● **Task instructions**
Print the entire listing below word for word, leaving out the pictures.

━━━

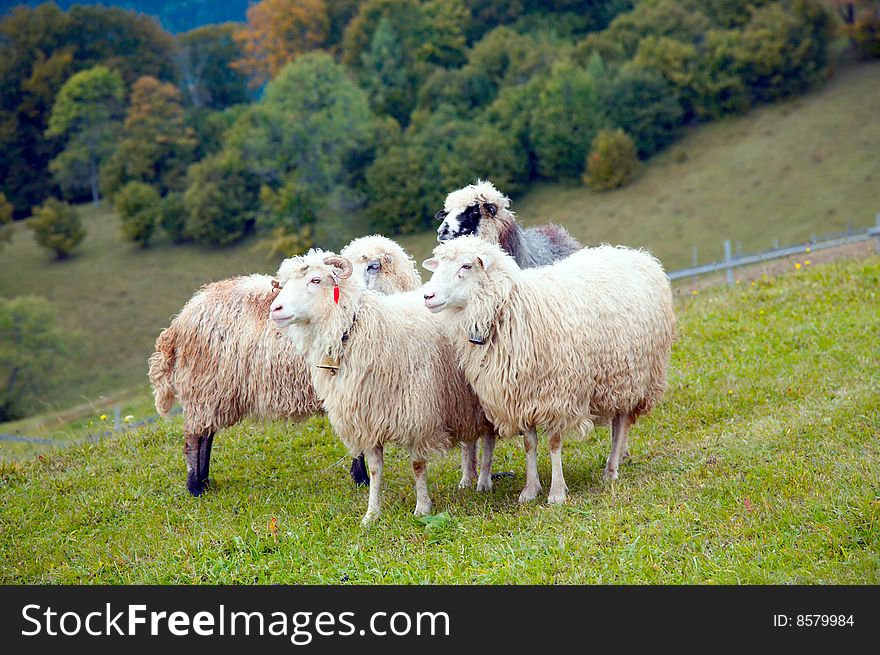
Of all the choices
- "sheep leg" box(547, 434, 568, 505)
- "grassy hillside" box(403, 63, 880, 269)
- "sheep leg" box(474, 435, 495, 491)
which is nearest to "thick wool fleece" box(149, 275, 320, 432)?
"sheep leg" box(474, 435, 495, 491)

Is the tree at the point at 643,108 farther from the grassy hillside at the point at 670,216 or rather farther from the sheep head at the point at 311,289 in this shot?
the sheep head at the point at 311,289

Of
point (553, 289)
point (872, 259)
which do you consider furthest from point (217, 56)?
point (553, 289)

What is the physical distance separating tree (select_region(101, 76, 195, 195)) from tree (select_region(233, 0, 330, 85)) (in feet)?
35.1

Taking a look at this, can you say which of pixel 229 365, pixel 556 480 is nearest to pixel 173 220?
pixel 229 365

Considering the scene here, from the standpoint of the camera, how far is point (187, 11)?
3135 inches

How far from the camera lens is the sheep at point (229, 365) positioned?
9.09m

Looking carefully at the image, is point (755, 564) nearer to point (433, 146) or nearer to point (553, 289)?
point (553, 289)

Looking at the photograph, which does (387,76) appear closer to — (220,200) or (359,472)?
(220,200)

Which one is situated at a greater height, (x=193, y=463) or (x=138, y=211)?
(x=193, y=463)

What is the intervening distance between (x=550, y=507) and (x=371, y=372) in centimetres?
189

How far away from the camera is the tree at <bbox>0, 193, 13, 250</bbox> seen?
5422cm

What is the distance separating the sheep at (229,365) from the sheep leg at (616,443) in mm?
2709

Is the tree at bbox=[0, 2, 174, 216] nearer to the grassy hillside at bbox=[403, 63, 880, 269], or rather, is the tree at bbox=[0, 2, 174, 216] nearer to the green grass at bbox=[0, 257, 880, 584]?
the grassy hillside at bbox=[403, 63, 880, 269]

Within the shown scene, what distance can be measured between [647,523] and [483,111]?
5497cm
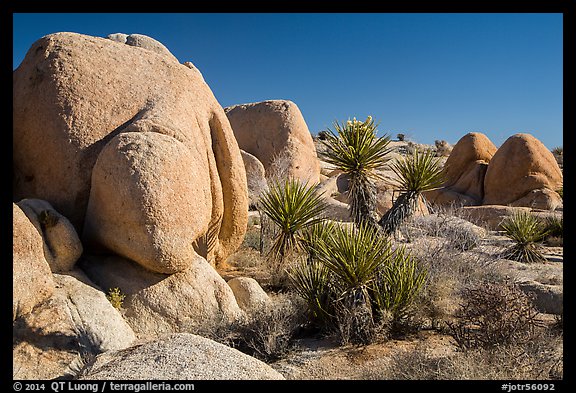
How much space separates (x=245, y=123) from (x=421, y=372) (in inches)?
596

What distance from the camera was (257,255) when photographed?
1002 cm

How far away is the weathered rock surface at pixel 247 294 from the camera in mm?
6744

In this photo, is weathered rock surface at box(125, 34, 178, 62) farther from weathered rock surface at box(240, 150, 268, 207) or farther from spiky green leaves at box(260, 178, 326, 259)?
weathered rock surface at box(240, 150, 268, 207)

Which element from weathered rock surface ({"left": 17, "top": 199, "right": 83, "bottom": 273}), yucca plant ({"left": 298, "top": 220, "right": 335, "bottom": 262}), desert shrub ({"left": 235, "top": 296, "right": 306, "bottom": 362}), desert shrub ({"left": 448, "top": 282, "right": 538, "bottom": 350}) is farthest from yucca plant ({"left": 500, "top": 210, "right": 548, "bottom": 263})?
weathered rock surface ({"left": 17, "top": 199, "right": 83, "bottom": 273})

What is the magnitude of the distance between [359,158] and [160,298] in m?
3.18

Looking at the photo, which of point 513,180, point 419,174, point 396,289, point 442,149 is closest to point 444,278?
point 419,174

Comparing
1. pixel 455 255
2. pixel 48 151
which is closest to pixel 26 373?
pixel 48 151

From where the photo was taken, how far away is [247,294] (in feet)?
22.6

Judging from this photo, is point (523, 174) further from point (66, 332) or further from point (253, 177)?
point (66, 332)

━━━

● **Answer to the exercise**
Of all the choices
- "sheep leg" box(547, 434, 568, 505)
- "grassy hillside" box(403, 63, 880, 269)
- "sheep leg" box(474, 435, 495, 491)
which is nearest to "thick wool fleece" box(149, 275, 320, 432)?
"sheep leg" box(474, 435, 495, 491)

Is the tree at the point at 643,108 farther from the grassy hillside at the point at 670,216 or rather farther from the sheep head at the point at 311,289 in this shot?
the sheep head at the point at 311,289

Of
point (553, 289)
point (872, 259)
which do you consider furthest from point (217, 56)?
point (553, 289)

What is the physical distance separating tree (select_region(101, 76, 195, 195)) from tree (select_region(233, 0, 330, 85)) (in feet)?
35.1

Taking a look at this, can you say which of pixel 229 365, pixel 556 480 is nearest to pixel 173 220?
pixel 229 365

Considering the scene here, from the standpoint of the camera, how far is point (187, 11)?
3135 inches

How far from the camera lens is the sheep at point (229, 365) positioned?
9.09m

Looking carefully at the image, is point (755, 564) nearer to point (433, 146) or nearer to point (553, 289)?
point (553, 289)

Looking at the photograph, which does (387,76) appear closer to — (220,200) or (359,472)?
(220,200)

Which one is situated at a greater height, (x=193, y=463) or (x=138, y=211)?
(x=193, y=463)

What is the intervening distance between (x=550, y=507) and (x=371, y=372) in centimetres?
189

How far away from the camera is the tree at <bbox>0, 193, 13, 250</bbox> seen?
5422cm

What is the distance separating the sheep at (229,365) from the sheep leg at (616,443) in mm?
2709

Is the tree at bbox=[0, 2, 174, 216] nearer to the grassy hillside at bbox=[403, 63, 880, 269], or rather, is the tree at bbox=[0, 2, 174, 216] nearer to the green grass at bbox=[0, 257, 880, 584]?
the grassy hillside at bbox=[403, 63, 880, 269]

Within the shown scene, what distance can be measured between [647,523] and [483,111]?
5497cm
How much space separates (x=245, y=123) from (x=421, y=372) (in inches)?
596

What distance from the camera was (257,255) when photographed?
1002 cm

How far away is the weathered rock surface at pixel 247 294 from the camera in mm?
6744

In this photo, is weathered rock surface at box(125, 34, 178, 62) farther from weathered rock surface at box(240, 150, 268, 207) or farther from spiky green leaves at box(260, 178, 326, 259)?
weathered rock surface at box(240, 150, 268, 207)

Which element from weathered rock surface ({"left": 17, "top": 199, "right": 83, "bottom": 273}), yucca plant ({"left": 298, "top": 220, "right": 335, "bottom": 262}), desert shrub ({"left": 235, "top": 296, "right": 306, "bottom": 362}), desert shrub ({"left": 448, "top": 282, "right": 538, "bottom": 350}) is farthest from yucca plant ({"left": 500, "top": 210, "right": 548, "bottom": 263})?
weathered rock surface ({"left": 17, "top": 199, "right": 83, "bottom": 273})

What is the magnitude of the distance between [359,158] and [160,298] in m?
3.18

Looking at the photo, which of point 513,180, point 419,174, point 396,289, point 442,149 is closest to point 444,278?
point 419,174

Comparing
1. pixel 455 255
2. pixel 48 151
which is closest to pixel 26 373?
pixel 48 151

From where the photo was taken, how far away is [247,294] (in feet)?
22.6

Judging from this photo, is point (523, 174) further from point (66, 332) or further from point (253, 177)?
point (66, 332)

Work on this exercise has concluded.